# WHAT YOU ARE ASKED TO DO:
An exact transcription of every entry is required. Images are not part of it.

START GIVEN RECORDS

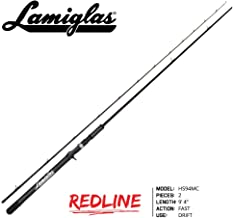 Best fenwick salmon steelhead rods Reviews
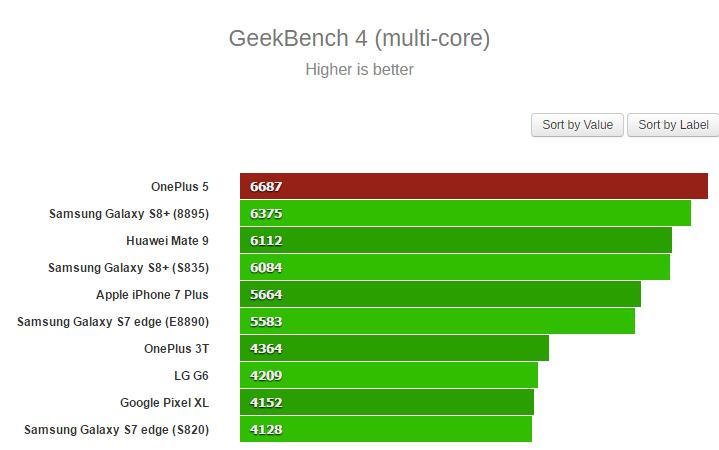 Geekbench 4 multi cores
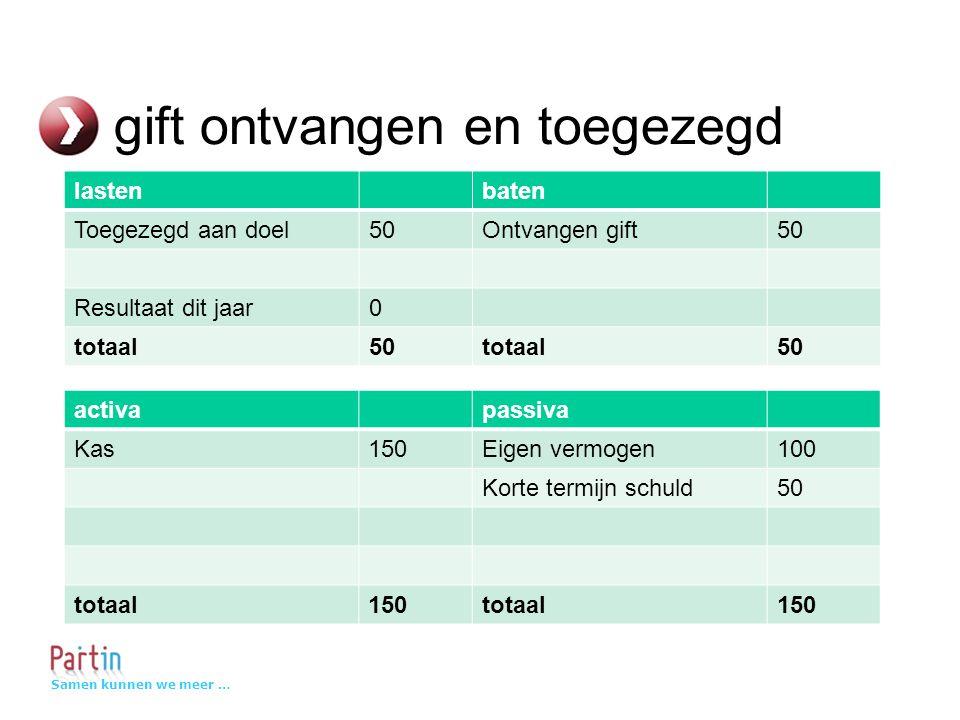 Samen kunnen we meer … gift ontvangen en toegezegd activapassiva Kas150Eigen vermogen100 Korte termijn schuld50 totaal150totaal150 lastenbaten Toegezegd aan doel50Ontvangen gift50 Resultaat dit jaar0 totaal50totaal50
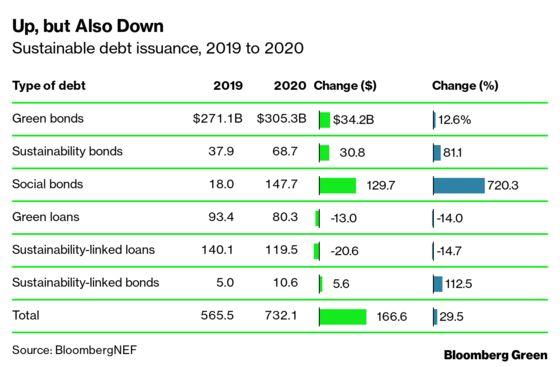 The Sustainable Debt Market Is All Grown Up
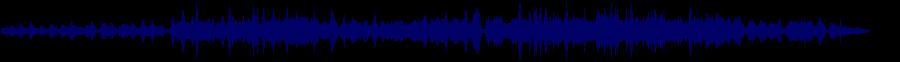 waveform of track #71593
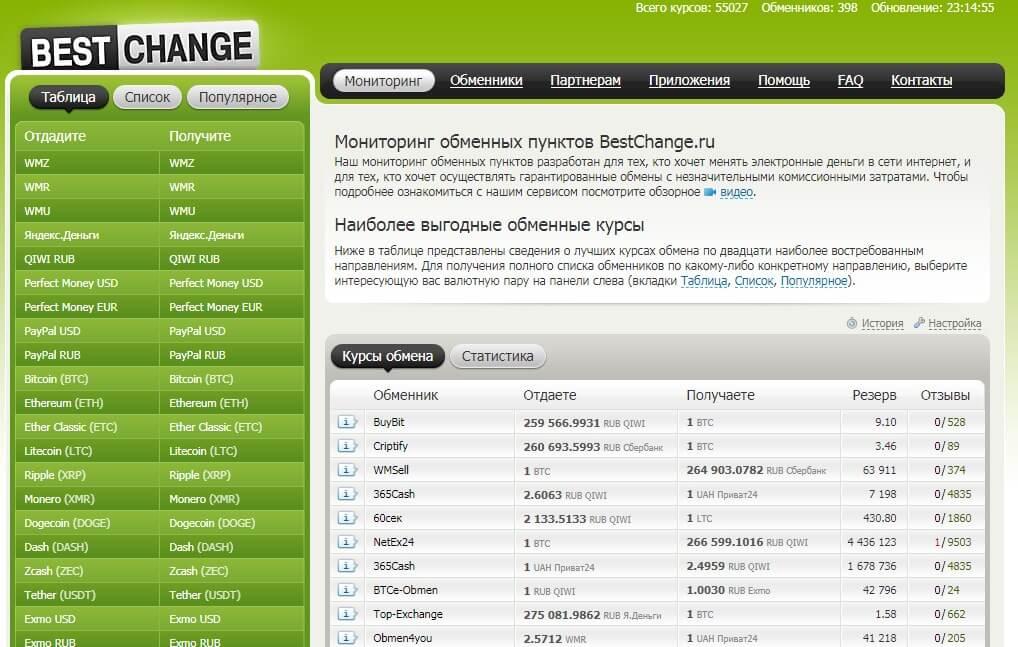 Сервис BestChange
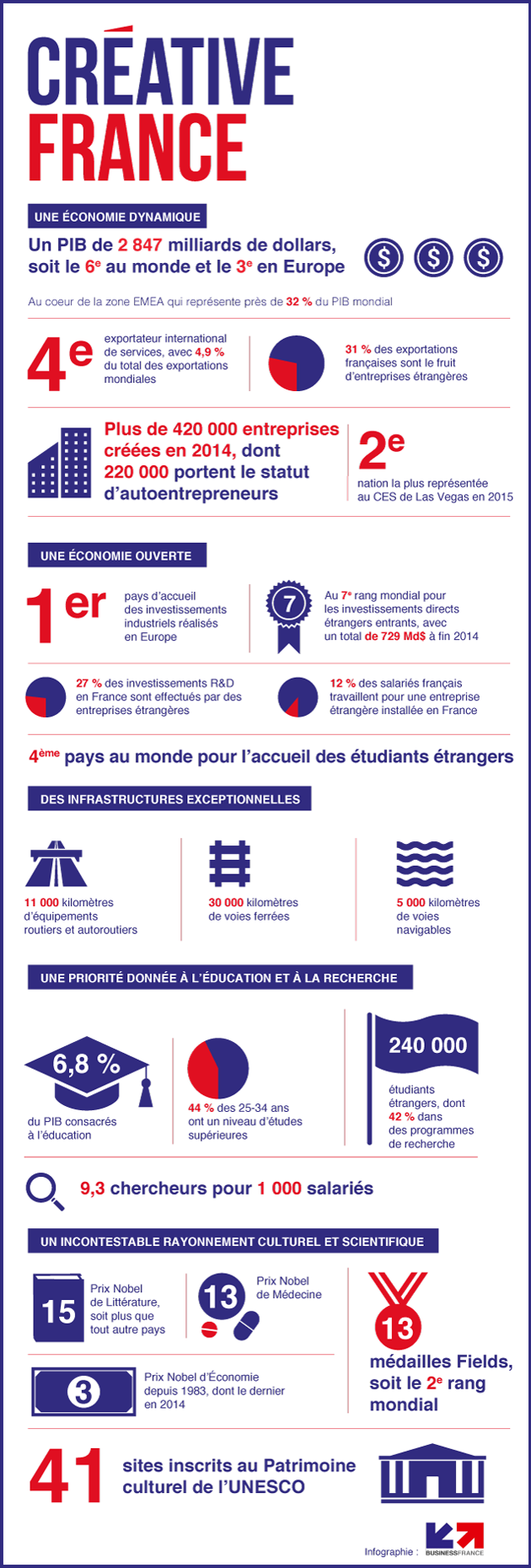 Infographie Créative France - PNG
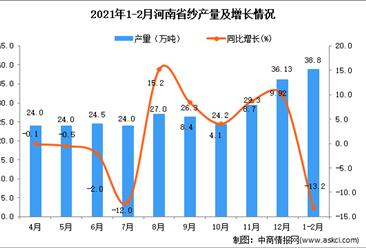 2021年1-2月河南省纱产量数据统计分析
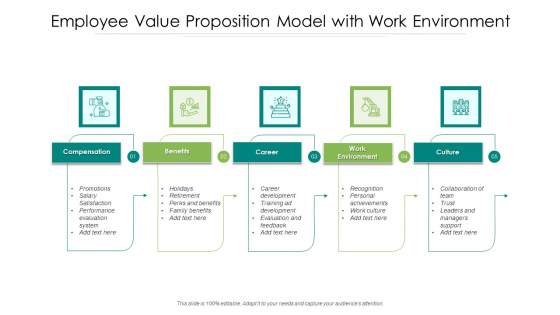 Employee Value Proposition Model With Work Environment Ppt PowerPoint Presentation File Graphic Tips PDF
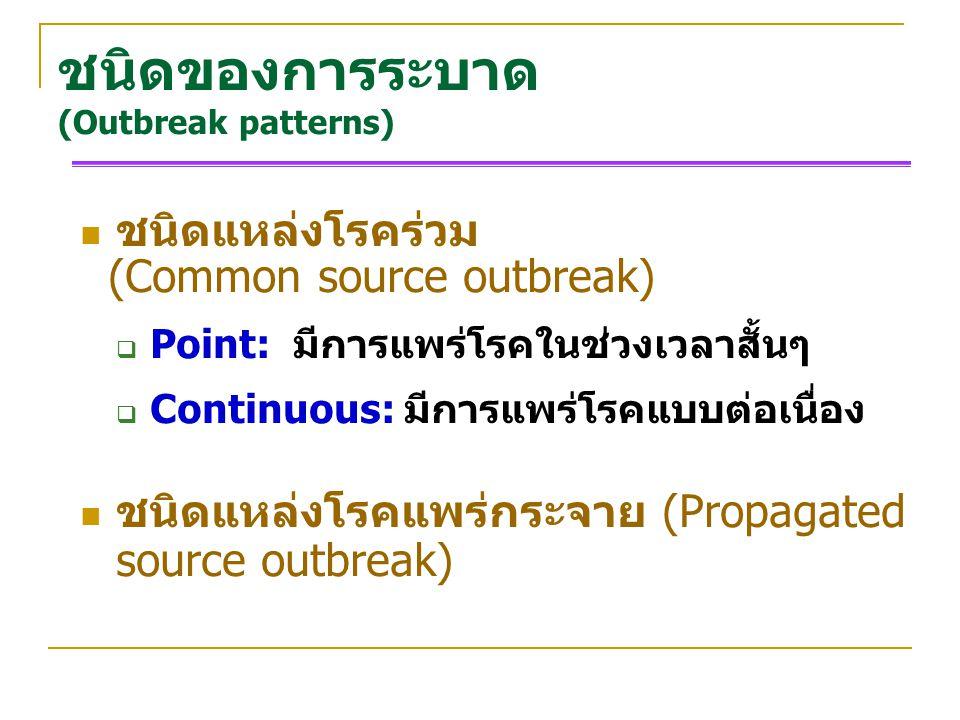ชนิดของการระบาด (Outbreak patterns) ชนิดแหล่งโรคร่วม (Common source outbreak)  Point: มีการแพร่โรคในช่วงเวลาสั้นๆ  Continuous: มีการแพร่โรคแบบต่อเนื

END GIVEN RECORDS

# WRITTEN ANSWER:
 Best fenwick salmon steelhead rods Reviews
 Geekbench 4 multi cores
 Samen kunnen we meer … gift ontvangen en toegezegd activapassiva Kas150Eigen vermogen100 Korte termijn schuld50 totaal150totaal150 lastenbaten Toegezegd aan doel50Ontvangen gift50 Resultaat dit jaar0 totaal50totaal50
 The Sustainable Debt Market Is All Grown Up
 waveform of track #71593
 Сервис BestChange
 Infographie Créative France - PNG
 2021年1-2月河南省纱产量数据统计分析
 Employee Value Proposition Model With Work Environment Ppt PowerPoint Presentation File Graphic Tips PDF
ชนิดของการระบาด (Outbreak patterns) ชนิดแหล่งโรคร่วม (Common source outbreak)  Point: มีการแพร่โรคในช่วงเวลาสั้นๆ  Continuous: มีการแพร่โรคแบบต่อเนื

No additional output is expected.